Parts of the exercise
1 > In the passage on Roy's parliamentary career, list every person named other than Roy herself.
2 > Please update the passage on Roy's parliamentary career by writing out everything from "In the 2008" down to "the third time." with "retiring" changed to "stepping down".

Passage for review
Roy first contested Parliament as a list-only candidate at the 1999 general election, where she was ranked 10th on the ACT New Zealand list. ACT only won enough support for nine MPs so Roy was unsuccessful.

New Zealand Parliament
| Years | Term | Electorate | List | Party |  |
|---|---|---|---|---|---|
| 2002–2005 | 47th | List | 9 |  | ACT |
| 2005–2008 | 48th | List | 2 |  | ACT |
| 2008–2011 | 49th | List | 2 |  | ACT |

=== In Opposition ===
At the 2002 general election, she contested the electorate of Ohariu-Belmont, where she finished fifth behind incumbent Peter Dunne. With an improved list position of 9 and ACT holding its support from the previous election, Roy was elected for the first time. In her maiden speech, Roy talked of her "fervent" belief in the liberal ideals of "freedom of market, of mind, and of body". In her first term, Roy was ACT spokesperson for ACC; arts, culture and heritage; family; health; internal affairs, occupational safety and health; senior citizens; women; and youth. She was also a member of Parliament's health select committee.

For the 2005 general election, Roy was placed second on the ACT party list, ahead of its deputy leader Muriel Newman. Roy contested but lost Ohariu-Belmont, and was re-elected on the party list. ACT only secured two positions in Parliament, so Roy became the party's deputy leader, whip, and national security spokesperson. For her second term, she served on the social services committee.

In the 2008 election, she contested the electorate of , a seat formerly held by former ACT leader and co-founder Richard Prebble from 1996 to 1999. The seat had been held by Labour since 1999, although the incumbent, Marian Hobbs, was retiring. Roy finished fourth but was re-elected to Parliament on the ACT party list for the third time.

Material provided
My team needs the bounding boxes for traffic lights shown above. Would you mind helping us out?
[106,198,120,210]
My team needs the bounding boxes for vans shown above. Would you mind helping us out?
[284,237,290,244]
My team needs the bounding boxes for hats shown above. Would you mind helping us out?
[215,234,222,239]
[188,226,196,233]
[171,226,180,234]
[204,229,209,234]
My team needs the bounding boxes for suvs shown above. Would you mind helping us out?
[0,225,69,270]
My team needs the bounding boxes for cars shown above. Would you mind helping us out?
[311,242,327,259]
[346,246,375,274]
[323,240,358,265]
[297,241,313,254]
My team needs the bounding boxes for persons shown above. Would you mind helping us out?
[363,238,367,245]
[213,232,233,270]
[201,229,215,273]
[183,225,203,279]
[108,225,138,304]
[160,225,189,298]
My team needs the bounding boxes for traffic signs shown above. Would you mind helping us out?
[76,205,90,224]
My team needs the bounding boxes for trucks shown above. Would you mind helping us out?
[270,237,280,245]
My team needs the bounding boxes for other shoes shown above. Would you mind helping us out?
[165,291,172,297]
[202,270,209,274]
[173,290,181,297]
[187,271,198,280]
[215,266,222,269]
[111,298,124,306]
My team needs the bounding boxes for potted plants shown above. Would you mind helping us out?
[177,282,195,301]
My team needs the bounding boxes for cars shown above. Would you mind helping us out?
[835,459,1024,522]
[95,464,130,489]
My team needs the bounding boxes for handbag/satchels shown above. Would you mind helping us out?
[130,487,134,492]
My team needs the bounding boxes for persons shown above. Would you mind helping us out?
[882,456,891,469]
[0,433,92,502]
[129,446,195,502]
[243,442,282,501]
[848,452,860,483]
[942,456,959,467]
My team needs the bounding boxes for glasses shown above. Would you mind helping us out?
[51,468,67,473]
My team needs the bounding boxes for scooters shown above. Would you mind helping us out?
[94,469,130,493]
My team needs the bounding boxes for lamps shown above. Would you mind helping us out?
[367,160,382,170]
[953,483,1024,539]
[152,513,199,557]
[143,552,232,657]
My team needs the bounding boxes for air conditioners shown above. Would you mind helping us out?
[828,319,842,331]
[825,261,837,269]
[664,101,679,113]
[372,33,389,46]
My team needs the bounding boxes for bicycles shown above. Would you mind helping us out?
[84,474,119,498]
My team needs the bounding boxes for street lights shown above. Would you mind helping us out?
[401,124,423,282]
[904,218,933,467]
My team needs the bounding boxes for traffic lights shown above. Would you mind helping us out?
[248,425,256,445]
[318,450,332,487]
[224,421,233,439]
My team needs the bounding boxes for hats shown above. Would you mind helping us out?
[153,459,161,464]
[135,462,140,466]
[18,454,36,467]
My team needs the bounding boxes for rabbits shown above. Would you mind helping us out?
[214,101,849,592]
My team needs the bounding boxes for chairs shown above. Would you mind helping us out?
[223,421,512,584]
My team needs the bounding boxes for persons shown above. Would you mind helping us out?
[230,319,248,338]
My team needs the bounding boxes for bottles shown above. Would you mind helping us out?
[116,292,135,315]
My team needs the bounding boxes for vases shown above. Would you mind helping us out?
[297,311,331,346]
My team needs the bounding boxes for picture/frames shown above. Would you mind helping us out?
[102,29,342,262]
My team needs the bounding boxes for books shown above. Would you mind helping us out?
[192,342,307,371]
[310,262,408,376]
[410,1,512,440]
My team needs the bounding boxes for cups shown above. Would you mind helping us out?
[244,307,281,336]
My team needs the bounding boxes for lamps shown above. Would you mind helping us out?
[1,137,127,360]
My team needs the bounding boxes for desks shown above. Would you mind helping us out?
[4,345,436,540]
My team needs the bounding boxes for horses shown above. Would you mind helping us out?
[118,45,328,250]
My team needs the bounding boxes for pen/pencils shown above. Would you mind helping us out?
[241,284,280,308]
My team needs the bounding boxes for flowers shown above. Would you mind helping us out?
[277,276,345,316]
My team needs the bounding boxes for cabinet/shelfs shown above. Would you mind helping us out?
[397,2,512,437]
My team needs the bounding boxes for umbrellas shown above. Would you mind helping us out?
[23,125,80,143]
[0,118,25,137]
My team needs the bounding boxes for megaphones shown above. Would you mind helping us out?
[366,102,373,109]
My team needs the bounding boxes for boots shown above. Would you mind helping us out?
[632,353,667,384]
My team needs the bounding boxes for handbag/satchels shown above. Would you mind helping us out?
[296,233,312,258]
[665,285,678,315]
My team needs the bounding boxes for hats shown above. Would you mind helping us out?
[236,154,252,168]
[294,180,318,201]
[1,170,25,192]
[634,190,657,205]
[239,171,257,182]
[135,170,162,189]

Solutions below
1 > Peter Dunne, Muriel Newman, Richard Prebble, Marian Hobbs

2 >
In the 2008 election, she contested the electorate of , a seat formerly held by former ACT leader and co-founder Richard Prebble from 1996 to 1999. The seat had been held by Labour since 1999, although the incumbent, Marian Hobbs, was stepping down. Roy finished fourth but was re-elected to Parliament on the ACT party list for the third time.